Dans un monde dystopique en perte de repères matérialisé par un décor minimaliste et low tech à souhait, là encore les pièces design mid-century font une apparition remarquée – les fauteuils Henry P Glass (que l’on voit dans le lobby), la chaise Fardos du designer brésilien Ricardo Fasanello (aperçue dans un coin du bureau de M. Milchick) ou encore le fauteuil Vitsoe 620 de Dieter Rams (trônant dans le laboratoire immaculé de la société Lumon Industries).
Mieux que le cameo d’une ex-star sur le retour, les assises ont le don de crever l’écran : « Le siège est un élément scénographique et narratif incontournable, affirme Mathilde Maître, designer et co-autrice avec son confrère Thomas Borie de la newsletter Punktional. Il est souvent le seul objet présent sur la scène pendant une pièce de théâtre, d’ailleurs. »
Comme dernièrement lors de la performance-installation Staging Modernity de Cassina présentée au Teatro Lirico Giorgio Gaber pendant la Milan Design Week. Des danseurs ont ainsi évolué autour d’assises emblématiques signées Le Corbusier, Charlotte Perriand et Pierre Jeanneret dont l’éditeur fêtait les 60 ans de production.

———

> **Tâches à réaliser**:
- A) Résumez en deux phrases l'extrait sur le mobilier design.
- B) Reproduisez à l'identique, s'il vous plaît, le passage de l'extrait sur le mobilier design allant de « Comme dernièrement lors » à « ans de production. ».

———

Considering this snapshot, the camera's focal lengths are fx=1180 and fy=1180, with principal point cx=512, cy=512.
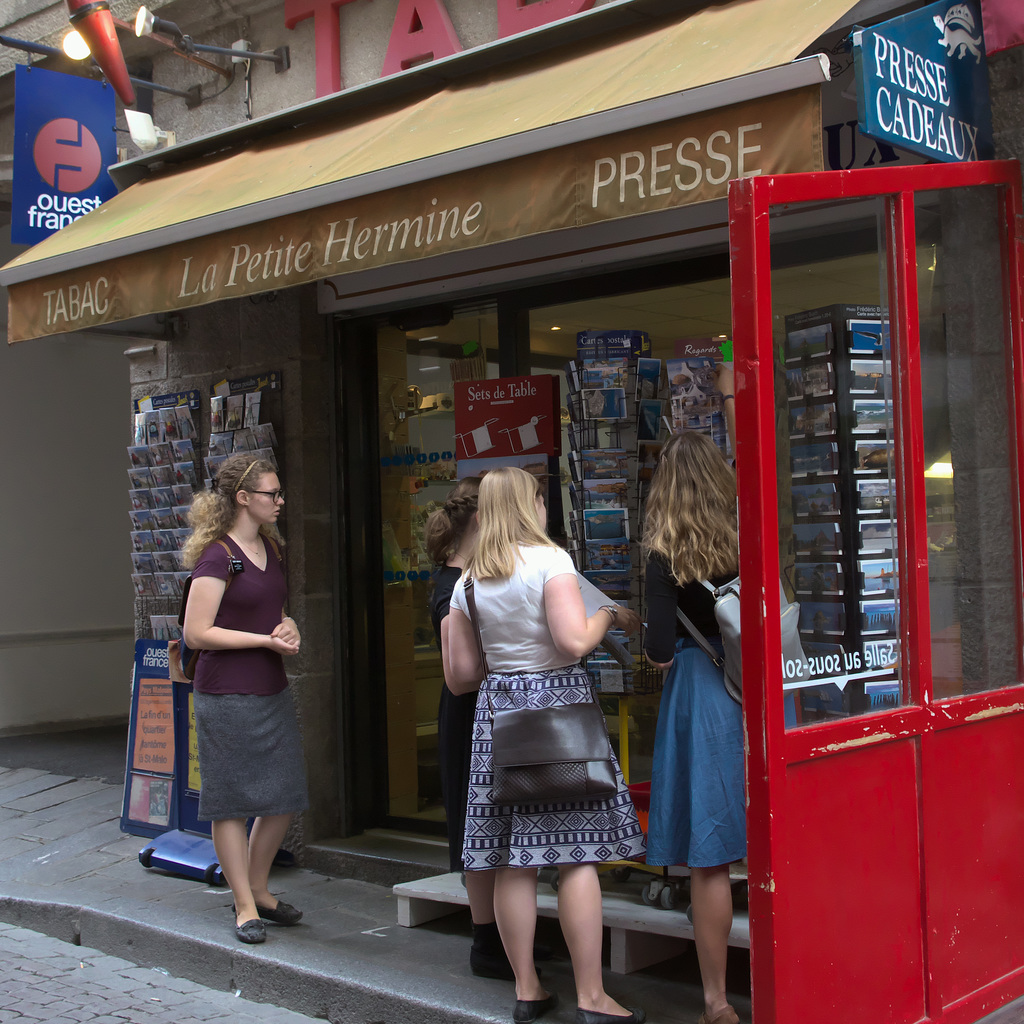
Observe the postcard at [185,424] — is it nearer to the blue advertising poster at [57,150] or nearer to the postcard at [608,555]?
the blue advertising poster at [57,150]

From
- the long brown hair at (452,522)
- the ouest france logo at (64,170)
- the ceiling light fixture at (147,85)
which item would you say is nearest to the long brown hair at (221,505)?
the long brown hair at (452,522)

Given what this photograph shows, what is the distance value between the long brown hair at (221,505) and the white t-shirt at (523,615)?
1.42 m

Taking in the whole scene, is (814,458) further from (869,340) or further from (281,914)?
(281,914)

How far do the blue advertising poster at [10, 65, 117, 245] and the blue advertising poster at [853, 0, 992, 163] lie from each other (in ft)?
15.4

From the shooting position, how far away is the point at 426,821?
5809mm

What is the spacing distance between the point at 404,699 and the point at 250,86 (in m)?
3.36

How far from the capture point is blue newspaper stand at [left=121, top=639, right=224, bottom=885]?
566 centimetres

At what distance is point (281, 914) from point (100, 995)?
72 cm

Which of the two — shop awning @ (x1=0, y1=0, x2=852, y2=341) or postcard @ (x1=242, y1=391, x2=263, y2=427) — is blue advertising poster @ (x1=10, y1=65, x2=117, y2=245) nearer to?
shop awning @ (x1=0, y1=0, x2=852, y2=341)

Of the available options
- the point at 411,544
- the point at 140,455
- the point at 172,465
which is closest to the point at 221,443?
the point at 172,465

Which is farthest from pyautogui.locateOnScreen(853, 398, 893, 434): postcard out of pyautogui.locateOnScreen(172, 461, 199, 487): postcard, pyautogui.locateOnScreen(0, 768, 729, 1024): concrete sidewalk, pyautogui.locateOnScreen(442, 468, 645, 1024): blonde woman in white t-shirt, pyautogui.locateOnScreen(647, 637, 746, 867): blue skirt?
pyautogui.locateOnScreen(172, 461, 199, 487): postcard

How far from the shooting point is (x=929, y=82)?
3371mm

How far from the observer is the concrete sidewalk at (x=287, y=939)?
151 inches

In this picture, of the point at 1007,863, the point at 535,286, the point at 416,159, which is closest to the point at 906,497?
the point at 1007,863
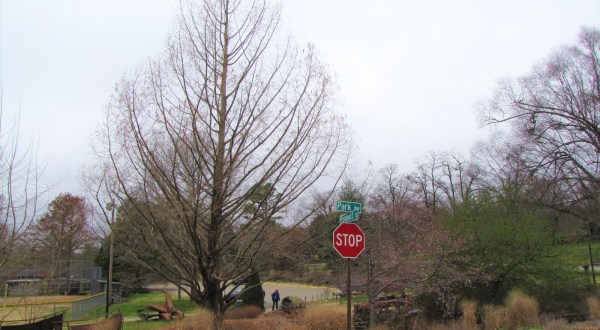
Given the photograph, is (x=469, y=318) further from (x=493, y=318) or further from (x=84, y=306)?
(x=84, y=306)

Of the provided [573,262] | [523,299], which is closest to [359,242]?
[523,299]

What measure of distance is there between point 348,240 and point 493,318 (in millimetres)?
8828

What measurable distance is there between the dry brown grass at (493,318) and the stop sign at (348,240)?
26.9ft

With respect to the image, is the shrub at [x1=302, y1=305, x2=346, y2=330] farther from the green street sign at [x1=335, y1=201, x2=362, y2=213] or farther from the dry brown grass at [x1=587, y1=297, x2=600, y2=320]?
the dry brown grass at [x1=587, y1=297, x2=600, y2=320]

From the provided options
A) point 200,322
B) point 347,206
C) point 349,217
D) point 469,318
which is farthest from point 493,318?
point 200,322

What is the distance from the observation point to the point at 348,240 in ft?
32.5

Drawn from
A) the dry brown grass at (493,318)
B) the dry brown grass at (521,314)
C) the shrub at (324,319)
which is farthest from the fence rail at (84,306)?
the dry brown grass at (521,314)

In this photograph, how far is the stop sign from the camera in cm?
967

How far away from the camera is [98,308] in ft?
111

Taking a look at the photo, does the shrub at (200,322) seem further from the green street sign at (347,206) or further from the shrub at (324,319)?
the green street sign at (347,206)

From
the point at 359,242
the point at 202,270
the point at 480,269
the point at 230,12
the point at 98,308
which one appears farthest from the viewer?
the point at 98,308

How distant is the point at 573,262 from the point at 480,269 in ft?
20.1

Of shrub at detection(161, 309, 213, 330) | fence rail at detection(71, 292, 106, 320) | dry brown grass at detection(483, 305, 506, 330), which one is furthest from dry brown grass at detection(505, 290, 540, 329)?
fence rail at detection(71, 292, 106, 320)

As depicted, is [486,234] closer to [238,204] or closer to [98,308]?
[238,204]
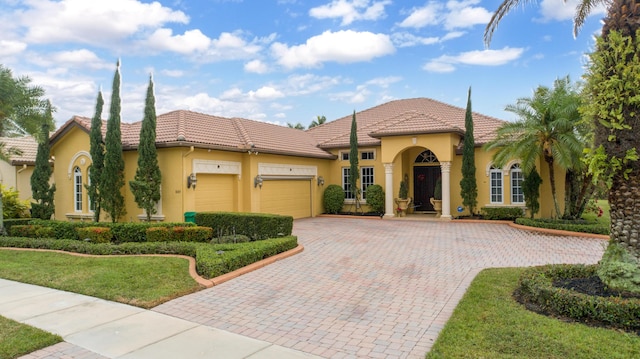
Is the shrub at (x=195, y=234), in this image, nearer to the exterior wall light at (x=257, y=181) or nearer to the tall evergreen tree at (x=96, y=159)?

———

> **Réponses**:
- A) Dans un décor dystopique minimaliste et low tech, des pièces de design mid-century font une apparition remarquée, comme les fauteuils Henry P Glass, la chaise Fardos de Ricardo Fasanello ou le fauteuil Vitsoe 620 de Dieter Rams. Selon la designer Mathilde Maître, le siège est un élément scénographique et narratif incontournable, ce qu'a illustré la performance-installation Staging Modernity de Cassina, où des danseurs ont évolué autour d'assises signées Le Corbusier, Charlotte Perriand et Pierre Jeanneret.

- B)
Comme dernièrement lors de la performance-installation Staging Modernity de Cassina présentée au Teatro Lirico Giorgio Gaber pendant la Milan Design Week. Des danseurs ont ainsi évolué autour d’assises emblématiques signées Le Corbusier, Charlotte Perriand et Pierre Jeanneret dont l’éditeur fêtait les 60 ans de production.